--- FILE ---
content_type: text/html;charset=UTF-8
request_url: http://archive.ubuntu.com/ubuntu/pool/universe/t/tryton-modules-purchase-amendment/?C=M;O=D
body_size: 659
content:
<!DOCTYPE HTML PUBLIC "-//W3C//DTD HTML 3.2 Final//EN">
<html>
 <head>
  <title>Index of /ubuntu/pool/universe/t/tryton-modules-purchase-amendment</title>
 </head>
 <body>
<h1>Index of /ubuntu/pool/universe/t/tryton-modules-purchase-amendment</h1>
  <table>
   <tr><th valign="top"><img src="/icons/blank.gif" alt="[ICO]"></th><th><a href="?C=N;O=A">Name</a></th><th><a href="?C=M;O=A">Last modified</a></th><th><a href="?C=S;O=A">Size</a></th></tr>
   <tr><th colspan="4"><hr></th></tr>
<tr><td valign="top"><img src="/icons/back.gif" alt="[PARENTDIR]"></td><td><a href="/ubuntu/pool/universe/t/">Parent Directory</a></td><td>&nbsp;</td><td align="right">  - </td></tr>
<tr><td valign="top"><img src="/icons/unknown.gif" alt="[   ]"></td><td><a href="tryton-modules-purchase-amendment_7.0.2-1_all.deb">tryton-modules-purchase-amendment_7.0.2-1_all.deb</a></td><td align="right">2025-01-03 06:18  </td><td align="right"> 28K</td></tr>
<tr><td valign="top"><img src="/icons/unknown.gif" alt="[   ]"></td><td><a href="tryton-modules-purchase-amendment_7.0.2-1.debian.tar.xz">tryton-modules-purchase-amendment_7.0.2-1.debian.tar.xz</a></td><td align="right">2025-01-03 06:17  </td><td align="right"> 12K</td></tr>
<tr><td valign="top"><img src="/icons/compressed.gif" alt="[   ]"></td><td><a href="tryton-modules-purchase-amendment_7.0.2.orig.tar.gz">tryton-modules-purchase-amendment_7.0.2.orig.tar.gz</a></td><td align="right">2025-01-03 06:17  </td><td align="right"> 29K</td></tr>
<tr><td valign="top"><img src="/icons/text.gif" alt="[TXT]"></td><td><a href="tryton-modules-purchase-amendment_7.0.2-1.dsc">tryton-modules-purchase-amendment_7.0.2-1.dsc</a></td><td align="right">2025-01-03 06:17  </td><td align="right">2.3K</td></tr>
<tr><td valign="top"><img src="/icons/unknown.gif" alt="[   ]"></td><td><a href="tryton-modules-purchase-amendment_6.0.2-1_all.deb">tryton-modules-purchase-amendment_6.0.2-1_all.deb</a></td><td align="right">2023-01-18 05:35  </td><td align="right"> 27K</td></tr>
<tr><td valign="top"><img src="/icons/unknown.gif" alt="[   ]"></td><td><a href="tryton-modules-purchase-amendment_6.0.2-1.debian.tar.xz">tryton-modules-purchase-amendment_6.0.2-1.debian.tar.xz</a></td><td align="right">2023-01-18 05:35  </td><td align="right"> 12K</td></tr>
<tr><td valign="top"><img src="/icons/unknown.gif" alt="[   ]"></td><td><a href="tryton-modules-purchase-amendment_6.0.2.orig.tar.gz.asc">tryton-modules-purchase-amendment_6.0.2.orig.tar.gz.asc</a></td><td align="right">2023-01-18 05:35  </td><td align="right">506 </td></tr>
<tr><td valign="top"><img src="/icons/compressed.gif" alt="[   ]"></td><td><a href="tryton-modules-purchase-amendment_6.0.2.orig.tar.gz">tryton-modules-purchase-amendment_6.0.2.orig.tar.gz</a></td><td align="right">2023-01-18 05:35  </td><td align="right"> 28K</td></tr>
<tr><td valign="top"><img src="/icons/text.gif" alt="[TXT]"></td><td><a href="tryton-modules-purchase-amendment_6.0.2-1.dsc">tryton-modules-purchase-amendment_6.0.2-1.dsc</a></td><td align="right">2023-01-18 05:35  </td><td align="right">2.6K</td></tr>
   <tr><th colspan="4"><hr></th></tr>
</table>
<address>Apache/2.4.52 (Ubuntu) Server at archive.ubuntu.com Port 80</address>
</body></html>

=-=-=

▶ TASK ITEM:
What you return should match the listing above exactly.

▶ YOUR RESPONSE:
--- FILE ---
content_type: text/html;charset=UTF-8
request_url: http://archive.ubuntu.com/ubuntu/pool/universe/t/tryton-modules-purchase-amendment/?C=M;O=D
body_size: 659
content:
<!DOCTYPE HTML PUBLIC "-//W3C//DTD HTML 3.2 Final//EN">
<html>
 <head>
  <title>Index of /ubuntu/pool/universe/t/tryton-modules-purchase-amendment</title>
 </head>
 <body>
<h1>Index of /ubuntu/pool/universe/t/tryton-modules-purchase-amendment</h1>
  <table>
   <tr><th valign="top"><img src="/icons/blank.gif" alt="[ICO]"></th><th><a href="?C=N;O=A">Name</a></th><th><a href="?C=M;O=A">Last modified</a></th><th><a href="?C=S;O=A">Size</a></th></tr>
   <tr><th colspan="4"><hr></th></tr>
<tr><td valign="top"><img src="/icons/back.gif" alt="[PARENTDIR]"></td><td><a href="/ubuntu/pool/universe/t/">Parent Directory</a></td><td>&nbsp;</td><td align="right">  - </td></tr>
<tr><td valign="top"><img src="/icons/unknown.gif" alt="[   ]"></td><td><a href="tryton-modules-purchase-amendment_7.0.2-1_all.deb">tryton-modules-purchase-amendment_7.0.2-1_all.deb</a></td><td align="right">2025-01-03 06:18  </td><td align="right"> 28K</td></tr>
<tr><td valign="top"><img src="/icons/unknown.gif" alt="[   ]"></td><td><a href="tryton-modules-purchase-amendment_7.0.2-1.debian.tar.xz">tryton-modules-purchase-amendment_7.0.2-1.debian.tar.xz</a></td><td align="right">2025-01-03 06:17  </td><td align="right"> 12K</td></tr>
<tr><td valign="top"><img src="/icons/compressed.gif" alt="[   ]"></td><td><a href="tryton-modules-purchase-amendment_7.0.2.orig.tar.gz">tryton-modules-purchase-amendment_7.0.2.orig.tar.gz</a></td><td align="right">2025-01-03 06:17  </td><td align="right"> 29K</td></tr>
<tr><td valign="top"><img src="/icons/text.gif" alt="[TXT]"></td><td><a href="tryton-modules-purchase-amendment_7.0.2-1.dsc">tryton-modules-purchase-amendment_7.0.2-1.dsc</a></td><td align="right">2025-01-03 06:17  </td><td align="right">2.3K</td></tr>
<tr><td valign="top"><img src="/icons/unknown.gif" alt="[   ]"></td><td><a href="tryton-modules-purchase-amendment_6.0.2-1_all.deb">tryton-modules-purchase-amendment_6.0.2-1_all.deb</a></td><td align="right">2023-01-18 05:35  </td><td align="right"> 27K</td></tr>
<tr><td valign="top"><img src="/icons/unknown.gif" alt="[   ]"></td><td><a href="tryton-modules-purchase-amendment_6.0.2-1.debian.tar.xz">tryton-modules-purchase-amendment_6.0.2-1.debian.tar.xz</a></td><td align="right">2023-01-18 05:35  </td><td align="right"> 12K</td></tr>
<tr><td valign="top"><img src="/icons/unknown.gif" alt="[   ]"></td><td><a href="tryton-modules-purchase-amendment_6.0.2.orig.tar.gz.asc">tryton-modules-purchase-amendment_6.0.2.orig.tar.gz.asc</a></td><td align="right">2023-01-18 05:35  </td><td align="right">506 </td></tr>
<tr><td valign="top"><img src="/icons/compressed.gif" alt="[   ]"></td><td><a href="tryton-modules-purchase-amendment_6.0.2.orig.tar.gz">tryton-modules-purchase-amendment_6.0.2.orig.tar.gz</a></td><td align="right">2023-01-18 05:35  </td><td align="right"> 28K</td></tr>
<tr><td valign="top"><img src="/icons/text.gif" alt="[TXT]"></td><td><a href="tryton-modules-purchase-amendment_6.0.2-1.dsc">tryton-modules-purchase-amendment_6.0.2-1.dsc</a></td><td align="right">2023-01-18 05:35  </td><td align="right">2.6K</td></tr>
   <tr><th colspan="4"><hr></th></tr>
</table>
<address>Apache/2.4.52 (Ubuntu) Server at archive.ubuntu.com Port 80</address>
</body></html>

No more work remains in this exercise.